Tâches à réaliser:
1) Recopiez, dans la décision sur le bois de chauffage, tout le passage allant de « L’OBJET DE LA » jusqu'à « attestant le paiement. ».
2) Poursuivez la décision sur le remboursement du bois de chauffage à partir de l'endroit où elle s'arrête.

Extrait proposé:
════

Chabot et Lafarge Groupe matériaux construction |
2012 QCCLP 7388 |
______________________________________________________________________
______________________________________________________________________
[1] Le 8 juin 2012, monsieur Jeannôt Chabot (le travailleur) dépose à la Commission des lésions professionnelles une requête par laquelle il conteste une décision de la Commission de la santé et de la sécurité du travail (la CSST) rendue le 1er mai 2012 à la suite d'une révision administrative.
[2] Par cette décision, la CSST confirme une décision qu'elle a initialement rendue le 22 décembre 2011 et déclare que monsieur Chabot n'a pas droit au remboursement du coût d'achat du bois de chauffage de sa résidence.
[3] La Commission des lésions professionnelles a tenu une audience à Sept-Îles le 20 septembre 2012 en présence de monsieur Chabot et du représentant de la CSST. Lafarge Groupe matériaux construction (l'employeur) n'était pas représenté.
L’OBJET DE LA CONTESTATION
[4] Monsieur Chabot demande à la Commission des lésions professionnelles de déclarer qu'il a droit au remboursement du coût d'achat du bois de chauffage de sa résidence depuis 1992.
L’AVIS DES MEMBRES
[5] Le membre issu des associations d'employeurs et le membre issu des associations syndicales sont d'avis que la requête doit être accueillie. Ils retiennent de la preuve prépondérante que le chauffage au bois est le principal mode de chauffage de la résidence de monsieur Chabot et que celui-ci a droit d'être remboursé du coût d'achat annuel du bois de chauffage pour les années 1992 à 2011, sous réserve de la production de reçus attestant le paiement.

════

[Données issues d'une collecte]
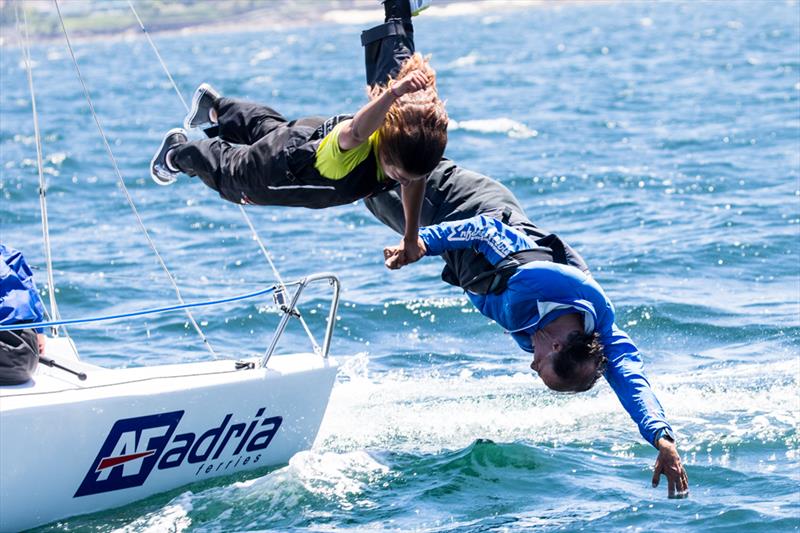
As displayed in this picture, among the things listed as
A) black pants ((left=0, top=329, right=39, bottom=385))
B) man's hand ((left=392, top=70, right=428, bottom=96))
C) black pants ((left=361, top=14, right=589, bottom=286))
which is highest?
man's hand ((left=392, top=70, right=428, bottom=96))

════

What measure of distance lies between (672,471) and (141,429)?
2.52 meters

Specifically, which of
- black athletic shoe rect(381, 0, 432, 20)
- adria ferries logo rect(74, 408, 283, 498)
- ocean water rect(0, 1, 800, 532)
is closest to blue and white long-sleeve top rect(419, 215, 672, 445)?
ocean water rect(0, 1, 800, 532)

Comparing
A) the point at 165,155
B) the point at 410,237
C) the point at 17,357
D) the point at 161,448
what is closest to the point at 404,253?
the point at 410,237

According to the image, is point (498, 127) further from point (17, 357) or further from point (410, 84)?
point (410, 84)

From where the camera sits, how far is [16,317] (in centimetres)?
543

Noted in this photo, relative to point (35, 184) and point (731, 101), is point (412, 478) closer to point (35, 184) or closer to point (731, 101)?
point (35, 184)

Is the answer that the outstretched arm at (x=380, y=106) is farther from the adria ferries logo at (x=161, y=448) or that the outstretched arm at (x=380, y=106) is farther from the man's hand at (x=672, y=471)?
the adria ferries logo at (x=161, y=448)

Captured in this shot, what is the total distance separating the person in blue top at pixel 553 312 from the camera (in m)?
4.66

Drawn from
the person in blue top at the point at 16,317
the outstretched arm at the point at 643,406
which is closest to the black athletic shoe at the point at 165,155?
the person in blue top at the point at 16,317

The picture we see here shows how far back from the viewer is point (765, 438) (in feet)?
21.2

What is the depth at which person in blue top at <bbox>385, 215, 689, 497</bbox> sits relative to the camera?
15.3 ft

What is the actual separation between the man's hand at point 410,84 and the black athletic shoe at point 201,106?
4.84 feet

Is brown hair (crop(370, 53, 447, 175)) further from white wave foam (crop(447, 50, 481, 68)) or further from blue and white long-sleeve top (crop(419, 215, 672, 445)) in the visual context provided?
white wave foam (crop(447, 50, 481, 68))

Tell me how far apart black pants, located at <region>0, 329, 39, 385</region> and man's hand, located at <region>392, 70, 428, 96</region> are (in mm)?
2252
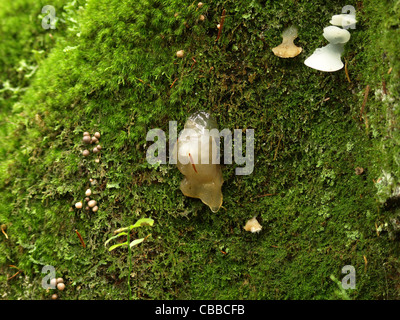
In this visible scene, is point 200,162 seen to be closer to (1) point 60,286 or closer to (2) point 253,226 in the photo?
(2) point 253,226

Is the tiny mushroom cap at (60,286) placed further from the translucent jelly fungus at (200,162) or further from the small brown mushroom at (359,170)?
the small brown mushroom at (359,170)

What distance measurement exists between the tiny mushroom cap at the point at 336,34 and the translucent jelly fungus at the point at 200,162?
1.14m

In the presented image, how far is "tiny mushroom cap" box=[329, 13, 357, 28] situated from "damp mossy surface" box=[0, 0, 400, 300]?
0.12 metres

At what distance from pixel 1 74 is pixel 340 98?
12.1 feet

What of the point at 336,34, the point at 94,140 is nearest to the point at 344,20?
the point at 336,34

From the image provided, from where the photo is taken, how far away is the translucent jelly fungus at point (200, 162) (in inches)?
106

════

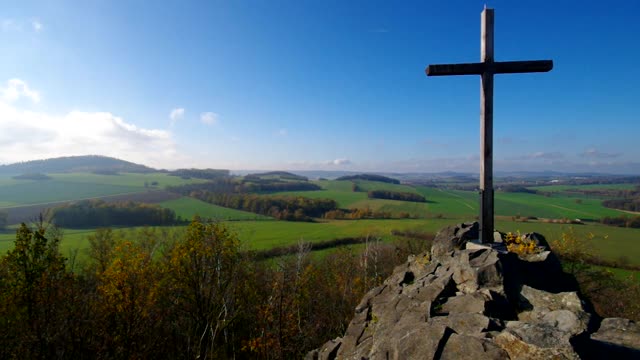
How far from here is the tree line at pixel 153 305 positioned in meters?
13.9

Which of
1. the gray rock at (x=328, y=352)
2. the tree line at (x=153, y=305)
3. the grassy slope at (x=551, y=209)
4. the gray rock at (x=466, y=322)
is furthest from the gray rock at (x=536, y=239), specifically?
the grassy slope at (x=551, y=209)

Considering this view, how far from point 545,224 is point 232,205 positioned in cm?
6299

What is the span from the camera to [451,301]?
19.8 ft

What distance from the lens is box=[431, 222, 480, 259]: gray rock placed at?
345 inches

════

Vos réponses:
1)
L’OBJET DE LA CONTESTATION
[4] Monsieur Chabot demande à la Commission des lésions professionnelles de déclarer qu'il a droit au remboursement du coût d'achat du bois de chauffage de sa résidence depuis 1992.
L’AVIS DES MEMBRES
[5] Le membre issu des associations d'employeurs et le membre issu des associations syndicales sont d'avis que la requête doit être accueillie. Ils retiennent de la preuve prépondérante que le chauffage au bois est le principal mode de chauffage de la résidence de monsieur Chabot et que celui-ci a droit d'être remboursé du coût d'achat annuel du bois de chauffage pour les années 1992 à 2011, sous réserve de la production de reçus attestant le paiement.

2)
LES FAITS ET LES MOTIFS
[6] La Commission des lésions professionnelles doit décider si monsieur Chabot a droit au remboursement du coût d'achat du bois de chauffage de sa résidence depuis 1992.
[7] La Loi sur les accidents du travail et les maladies professionnelles[1] (la loi) prévoit à l'article 165 la possibilité pour un travailleur qui a subi une lésion professionnelle d'être remboursé du coût des travaux d'entretien courant de son domicile. Cet article se lit comme suit :
165. Le travailleur qui a subi une atteinte permanente grave à son intégrité physique en raison d'une lésion professionnelle et qui est incapable d'effectuer les travaux d'entretien courant de son domicile qu'il effectuerait normalement lui-même si ce n'était de sa lésion peut être remboursé des frais qu'il engage pour faire exécuter ces travaux, jusqu'à concurrence de 1 500 $ par année.
__________
1985, c. 6, a. 165.
[8] Bien qu'il ne s'agisse pas de travaux comme tels, mais plutôt de l'acquisition d'un bien, la jurisprudence[2] qui apparaît majoritaire, considère que l'achat de bois de chauffage peut être assimilé à la notion de travaux d'entretien du domicile. Elle accorde le remboursement du coût d'achat lorsqu'il s'agit du chauffage principal de la résidence du travailleur et non d'un chauffage d'appoint.
[9] La CSST a donné suite à cette position de la jurisprudence en prévoyant, dans sa politique interne[3], le remboursement du coût d'achat du bois de chauffage lorsqu'il s'agit du chauffage principal de la résidence du travailleur.
[10] Pour être admissible au remboursement, au départ, le travailleur doit avoir subi une atteinte permanente grave à son intégrité physique et être incapable de couper son bois de chauffage comme il le faisait avant la survenance de sa lésion professionnelle.
[11] Qu'en est-il dans la présente affaire ?
[12] Le 11 octobre 1990, dans l'exercice de son emploi de chauffeur de camion chez l'employeur, monsieur Chabot subit une lésion professionnelle qui est diagnostiquée comme étant une récidive d'une hernie discale lombaire pour laquelle il avait déjà subi une discectomie en 1986[4].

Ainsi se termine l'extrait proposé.